EXTRAIT DU TEXTE
:::

4) Par décision du 19 novembre 2010, la CCRA, après avoir joint les recours, a confirmé l'autorisation de démolir et annulé l'autorisation préalable de construire DP 18'223-7 au motif que le projet finalement autorisé n'avait pas été soumis pour préavis à la commune de Genthod qui ne s'était prononcée que sur un projet antérieur.

5) Entre-temps, le 6 août 2010, Cap Estate a déposé une demande définitive de construire un immeuble de logements et commerces sur ses parcelles (DD 103'809-4).

Le projet portait sur la construction d'un bâtiment à toit plat, de type R+2 avec sous-sol, comprenant trois appartements en PPE dont deux de 8 pièces et un de 5 pièces pour une surface brute totale de 830 m2 ainsi que 111 m2 de surface commerciale au rez-de-chaussée.

Tous les préavis recueillis lors de l'instruction de cette demande ont été favorables au projet. Se sont notamment exprimés :

- la SCA qui a indiqué, le 7 septembre 2010, être favorable à l'octroi d'une dérogation au sens de l'art. 106 LCI. Le projet s'inscrivait dans la continuité de la demande préalable de sorte qu'elle n'avait pas d'objections particulières à formuler quant aux questions de gabarit, d'implantation, de volume et d'accès qui respectaient les préavis rendus précédemment ; il était précisé que M. Jucker n'avait pas participé à ce point de l'ordre du jour ;

- l'office du génie civil, le 21 octobre 2010, s'était prononcé positivement.. Suite au projet de réaménagement de la route de Lausanne dans la traversée de Bellevue, initié par la commune, le service des routes demandait l'acquisition d'une surface de 85 m2 de la parcelle n° 573 ou la création d'une servitude de passage pour piétons et cycles au profit du domaine public cantonal.

- le service de protection contre le bruit et les rayonnements non ionisants (SPBR) a précisé, le 31 janvier 2011, dans son préavis favorable sous condition, que des mesures de protection, notamment contre le bruit extérieur et contre le bruit aérien intérieur, soient prises, outre les mesures d'amélioration proposées dans le rapport du 11 juin 2010 de l'acousticien expert.

- le 1er juillet 2011, la commune de Genthod, sous la signature du nouveau Maire, Monsieur François Mazenod, a indiqué être favorable à la dérogation de l'art. 106 LCI, confirmant le préavis du 2 septembre 2010 de l'ancienne Maire.

:::

CONSIGNE 1
Relevez les instances nommées en tête de chacun des tirets de l'extrait juridique sur le projet de Cap Estate.
CONSIGNE 2
Prolongez l'extrait juridique sur le projet de Cap Estate à partir de sa dernière phrase, dans le même registre.

DONNÉES FOURNIES
:::

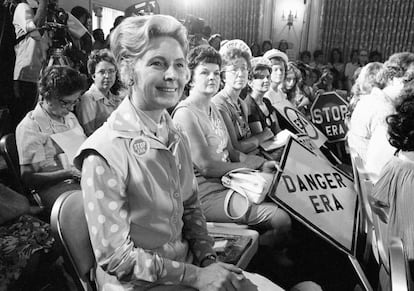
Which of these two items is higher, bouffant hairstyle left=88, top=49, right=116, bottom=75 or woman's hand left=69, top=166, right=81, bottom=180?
bouffant hairstyle left=88, top=49, right=116, bottom=75

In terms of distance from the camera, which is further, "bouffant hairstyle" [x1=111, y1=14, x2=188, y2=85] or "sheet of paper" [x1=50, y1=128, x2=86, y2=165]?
"sheet of paper" [x1=50, y1=128, x2=86, y2=165]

:::

RÉSULTAT ATTENDU 1
la SCA ; l'office du génie civil ; le service de protection contre le bruit et les rayonnements non ionisants (SPBR) ; la commune de Genthod

RÉSULTAT ATTENDU 2
6) Le 15 juillet 2011, le département a délivré à Cap Estate l'autorisation définitive de construire sollicitée (DD 103'809-4) qui a été publiée dans la Feuille d'avis officielle de la République et canton de Genève (FAO) du 20 juillet 2011.

Selon les plans visés ne varietur le 15 juillet 2011, le bâtiment avait notamment une hauteur de 9,86 m, du côté de la parcelle de M. Thierrin sur la route de Lausanne et de 8,84 m du côté de la parcelle de Mme Hicks.

7) Le 19 juillet 2011, le Maire de Genthod a adressé un courrier au conseiller d'Etat en charge du département. La commune ne pouvait aller à l'encontre de la décision de la CCRA, notamment en ce qui concernait les problèmes de limites de propriété. Le droit de vue sur le lac au 1er et 2ème étage du bâtiment sis sur la parcelle n° 534 devait être maintenu au risque de porter préjudice à sa valeur.

8) Le 9 août 2011, le Maire a adressé un second courrier. La commune retirait son préavis et s'opposait formellement au projet tel que présenté dans sa dernière version.

9) Le 19 août 2011, Mme Hicks a recouru auprès du TAPI contre l'autorisation de construire en concluant à son annulation.

L'élargissement de la route de Lausanne aurait pour effet de rapprocher les nuisances d'un trafic déjà important, particulièrement vers les 1er et 2ème étages de l'immeuble projeté; ce fait n'avait pas été pris en compte, notamment par la SCA.

La commune s'opposait au projet, ce dont il n'avait pas été tenu compte.

Le gabarit de la construction projetée était inacceptable et n'avait pas sa place dans cette zone, à cet endroit où le tissu bâti était constitué de villas en général unifamiliales et donc relativement petites. L'indice d'utilisation du sol (IUS) était de 2 pour la seule parcelle n° 573 ou de 1,5 pour les deux parcelles.

Le mur borgne situé à quelque 70 cm environ de la limite de propriété devait être déplacé à 6 m de la limite conformément aux normes de la LCI. La construction aurait pour effet de la priver de tout ensoleillement. Esthétiquement, le projet était injustifiable.

10) Le 14 septembre 2011, M. Thierrin a recouru auprès du TAPI contre l'autorisation de construire, en concluant à son annulation. Il a soulevé pour l'essentiel les mêmes griefs que Mme Hicks.

De plus, les deux parcelles propriété de Cap Estate jouxtaient la totalité de la façade sud-ouest du bâtiment d'habitation construit sur sa parcelle. Une fenêtre, existant déjà lors de l'acquisition du bâtiment par son père en 1962 et bénéficiant de la prescription acquisitive, se trouvait sur cette façade à l'étage. La construction projetée avait pour conséquence la condamnation de cette fenêtre qui était la seule ouverture d'une des pièces, et elle ne respectait pas les vues droites.

La ligne horizontale du bâtiment projeté dépassait celle de la façade d'environ 4 m de chaque côté et la ligne verticale de 1,5 m. Ces dimensions avaient pour effet de priver de luminosité les jours installés sur la toiture.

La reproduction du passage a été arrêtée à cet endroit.